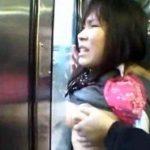 制服姿の女子校生が電車で集団痴漢に遭遇して潮吹きする動画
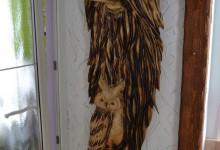Drevený reliéf na stenu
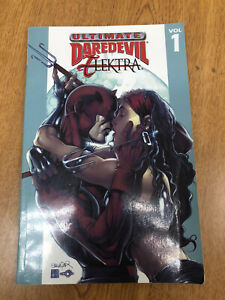 Ultimate Daredevil Elektra TPB  Marvel Comics Rucka Larroca Issues 1-4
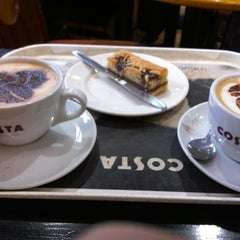 Photo taken at Costa Coffee by Fab FabulouSport O. on 2/22/2013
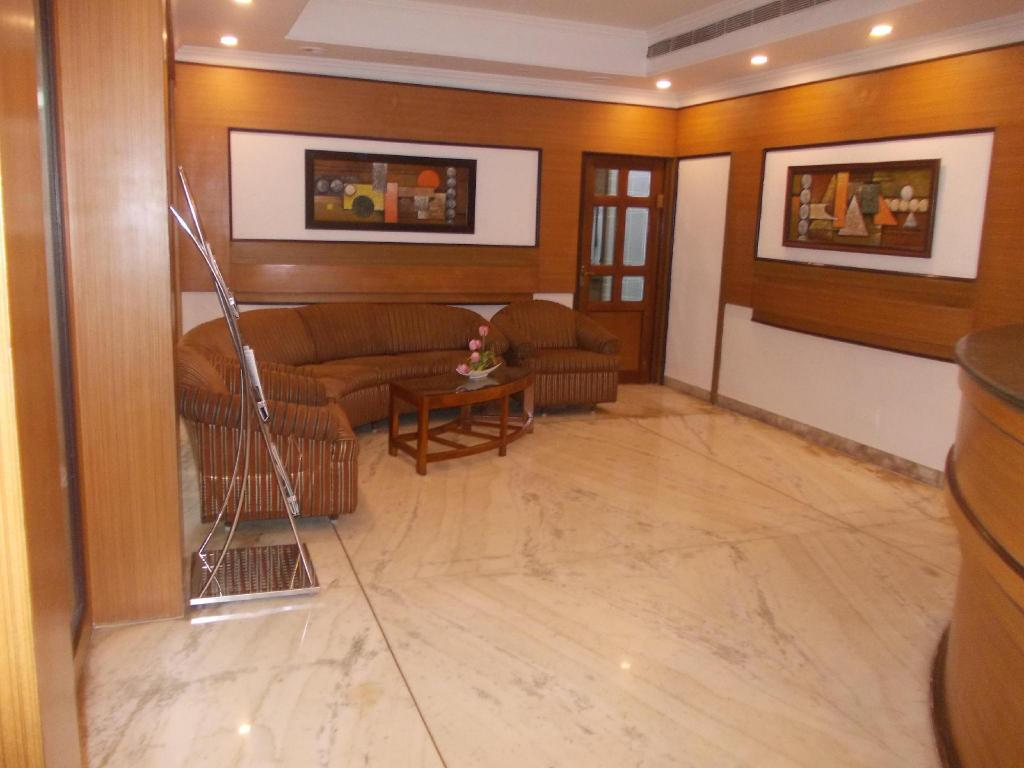 Lobi Hotel Mount Manor - Close to Chennai Airport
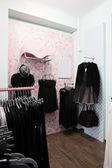 Tienda de ropa europea con enorme colección — Foto de Stock
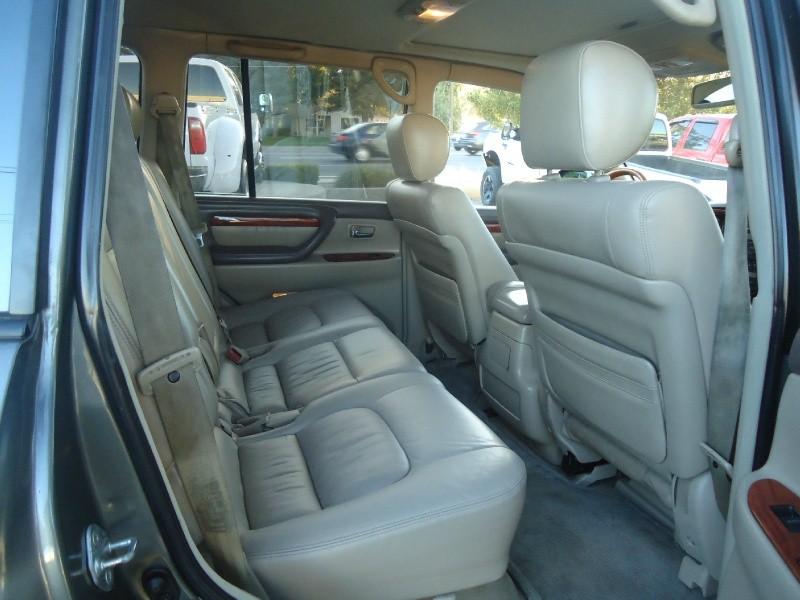 Lexus LX 470 2001 price $9,955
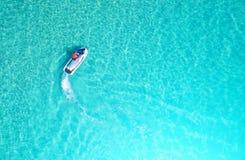 Leute spielen einen Jet-Ski im Meer Schattenbild des kauernden Geschäftsmannes Beschneidungspfad eingeschlossen morgens stockfotografie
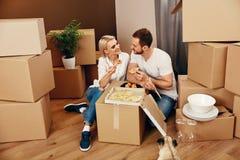moving Man en Vrouw die dichtbij Dozen eten royalty-vrije stock afbeeldingen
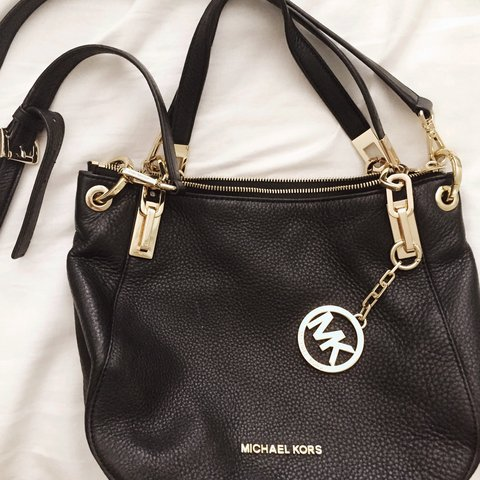 bbad968661ba @susanboo. 3 years ago. Simi Valley, CA, USA. Michael Kors purse. It's also  a side purse with long strap.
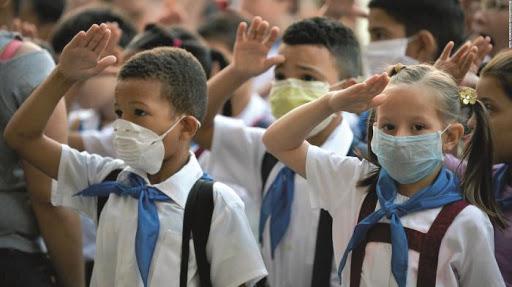 ¡A las aulas!: hipoclorito y nasobuco mediante.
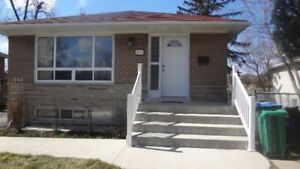Spacious 2 bedroom basement apartment - Walk to Clarkson Go
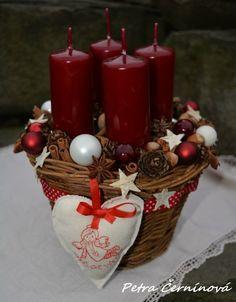 I love to buy candles, but there are many that end up being very disappointing. Christmas Advent Wreath, Christmas Baskets, Felt Christmas Ornaments, Christmas Candles, Very Merry Christmas, Christmas Centerpieces, Xmas Decorations, Winter Christmas, Christmas Time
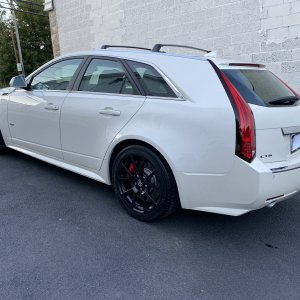 2013 Cadillac CTS-V Wagon in White Diamond Tricoat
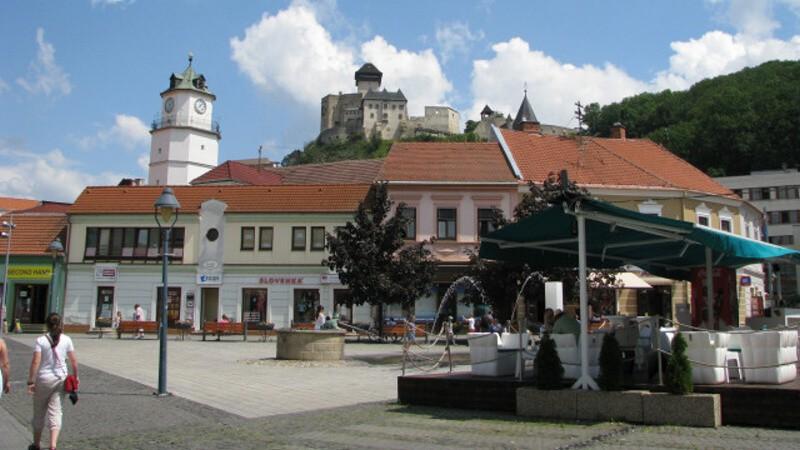 Město Trenčín a hrad - Slovensko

- Required action -
Leaving images out, please output every line of the data exactly.

- Reply to the exercise -
 制服姿の女子校生が電車で集団痴漢に遭遇して潮吹きする動画
Drevený reliéf na stenu
 Ultimate Daredevil Elektra TPB  Marvel Comics Rucka Larroca Issues 1-4
 Photo taken at Costa Coffee by Fab FabulouSport O. on 2/22/2013
 Lobi Hotel Mount Manor - Close to Chennai Airport
 Tienda de ropa europea con enorme colección — Foto de Stock
 Lexus LX 470 2001 price $9,955
 Leute spielen einen Jet-Ski im Meer Schattenbild des kauernden Geschäftsmannes Beschneidungspfad eingeschlossen morgens stockfotografie
moving Man en Vrouw die dichtbij Dozen eten royalty-vrije stock afbeeldingen
 bbad968661ba @susanboo. 3 years ago. Simi Valley, CA, USA. Michael Kors purse. It's also  a side purse with long strap.
 ¡A las aulas!: hipoclorito y nasobuco mediante.
Spacious 2 bedroom basement apartment - Walk to Clarkson Go
 I love to buy candles, but there are many that end up being very disappointing. Christmas Advent Wreath, Christmas Baskets, Felt Christmas Ornaments, Christmas Candles, Very Merry Christmas, Christmas Centerpieces, Xmas Decorations, Winter Christmas, Christmas Time
 2013 Cadillac CTS-V Wagon in White Diamond Tricoat
 Město Trenčín a hrad - Slovensko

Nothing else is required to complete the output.